The structural studies of 2-[(4-tert-butylphenyl)-5–(4-biphenyl)]-1, 3, 4- oxadiazole (PBD) incorporated γ ray irradiated chitosan films for optoelectronic applications

Abstract

Herein, versatile biopolymer chitosan films doped with 2-[(4-‑tert-butylphenyl)-5–(4-biphenyl)]-1, 3, 4- oxadiazole (PBD) a known OLED material were prepared by intercalation method. These films witnessed crosslinking which in turn exhibited exciting properties due to gamma irradiation with varied dosages. The radical mediated crosslinking of NH2 group with t‑butyl group was envisaged by the increased crystallinity of the films. The XPS analysis showed the formation of the bond between dopant and polymer backbone. The changes in binding energies of unirradiated and irradiated CHPBD films for N1s from 399.08 eV (1° amine) to 400.7 eV (2°amine), supported reaction of NH2 group with t‑butyl group of PBD in crosslinking of dopant and polymer matrix with the formation of CN linkage. In PXRD, peaks centered around 21.24° for pristine chitosan film, but for the unirradiated CHPBD, it was shifted to the lower angle16.09° to form amorphous film. However, for the irradiated CHPBD shifting to the higher angle 22.9°, 23.08°, 27.23° suggesting that dopant had chemically interacted with the polymer matrix. The Young's modulus, tensile strength indicated supportive properties.
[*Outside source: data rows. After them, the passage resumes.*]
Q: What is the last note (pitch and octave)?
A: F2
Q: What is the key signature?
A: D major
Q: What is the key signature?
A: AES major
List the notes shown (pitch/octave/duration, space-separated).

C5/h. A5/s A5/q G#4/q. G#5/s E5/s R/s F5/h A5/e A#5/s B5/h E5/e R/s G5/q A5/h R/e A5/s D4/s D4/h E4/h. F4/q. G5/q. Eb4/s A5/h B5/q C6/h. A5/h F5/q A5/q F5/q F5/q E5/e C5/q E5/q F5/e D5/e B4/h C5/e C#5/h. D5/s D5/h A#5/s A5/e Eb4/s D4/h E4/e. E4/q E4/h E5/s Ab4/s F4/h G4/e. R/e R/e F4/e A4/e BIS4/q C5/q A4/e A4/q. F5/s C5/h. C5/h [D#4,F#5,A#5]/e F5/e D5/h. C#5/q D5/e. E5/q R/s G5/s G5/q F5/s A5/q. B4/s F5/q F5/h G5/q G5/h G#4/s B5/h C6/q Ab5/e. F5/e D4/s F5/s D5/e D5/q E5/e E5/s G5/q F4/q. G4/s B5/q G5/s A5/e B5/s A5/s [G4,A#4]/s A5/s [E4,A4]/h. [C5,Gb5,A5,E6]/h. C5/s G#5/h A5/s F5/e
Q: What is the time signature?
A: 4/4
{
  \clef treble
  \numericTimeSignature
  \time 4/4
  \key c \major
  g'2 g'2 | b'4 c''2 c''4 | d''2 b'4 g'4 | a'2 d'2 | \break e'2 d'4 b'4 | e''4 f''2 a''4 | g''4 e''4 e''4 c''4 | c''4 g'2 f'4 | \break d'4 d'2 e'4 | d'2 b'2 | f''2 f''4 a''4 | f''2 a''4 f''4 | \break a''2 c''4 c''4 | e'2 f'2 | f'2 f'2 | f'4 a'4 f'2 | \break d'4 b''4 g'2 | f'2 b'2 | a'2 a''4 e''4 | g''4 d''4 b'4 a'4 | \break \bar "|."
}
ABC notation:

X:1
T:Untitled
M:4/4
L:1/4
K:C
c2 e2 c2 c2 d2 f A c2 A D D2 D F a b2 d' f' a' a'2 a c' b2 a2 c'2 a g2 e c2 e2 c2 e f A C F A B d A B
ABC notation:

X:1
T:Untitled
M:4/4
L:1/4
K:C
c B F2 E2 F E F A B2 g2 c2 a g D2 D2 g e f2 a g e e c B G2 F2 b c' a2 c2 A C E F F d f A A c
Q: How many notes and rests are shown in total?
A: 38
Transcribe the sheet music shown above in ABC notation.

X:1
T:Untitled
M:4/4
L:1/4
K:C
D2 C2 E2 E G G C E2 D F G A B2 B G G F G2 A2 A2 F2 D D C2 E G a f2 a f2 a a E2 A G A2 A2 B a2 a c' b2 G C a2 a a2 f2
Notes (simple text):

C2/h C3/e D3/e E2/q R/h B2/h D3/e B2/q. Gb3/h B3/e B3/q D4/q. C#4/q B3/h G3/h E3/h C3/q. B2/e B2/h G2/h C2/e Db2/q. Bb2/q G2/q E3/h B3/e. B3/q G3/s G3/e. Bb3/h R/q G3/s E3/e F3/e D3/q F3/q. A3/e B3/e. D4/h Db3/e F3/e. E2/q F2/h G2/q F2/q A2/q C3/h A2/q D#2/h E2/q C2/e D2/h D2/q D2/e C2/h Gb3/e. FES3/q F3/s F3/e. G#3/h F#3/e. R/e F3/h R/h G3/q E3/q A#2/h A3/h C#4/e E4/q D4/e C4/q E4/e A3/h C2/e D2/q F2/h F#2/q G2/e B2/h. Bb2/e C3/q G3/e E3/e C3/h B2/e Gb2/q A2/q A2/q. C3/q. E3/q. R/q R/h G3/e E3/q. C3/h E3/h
An interesting change in UV absorption behavior was observed for the unirradiated CHPBD exhibiting λmax at 290 nm with a hypsochromic shift with respected to dopant (λmax,309 nm). This indicated weak head-to-head alignment of dyes in an unirradiated matrix; whereas irradiation brought about changes through chemical crosslinking in the architecture of films with a redshift to 309 nm. Hyperchromism was also the effect of irradiation on films. The unirradiated films exhibited emission maxima around 369 nm whereas irradiated films showed 412 nm. Hence, a simple method was developed for the preparation of blue emissive biopolymeric materials.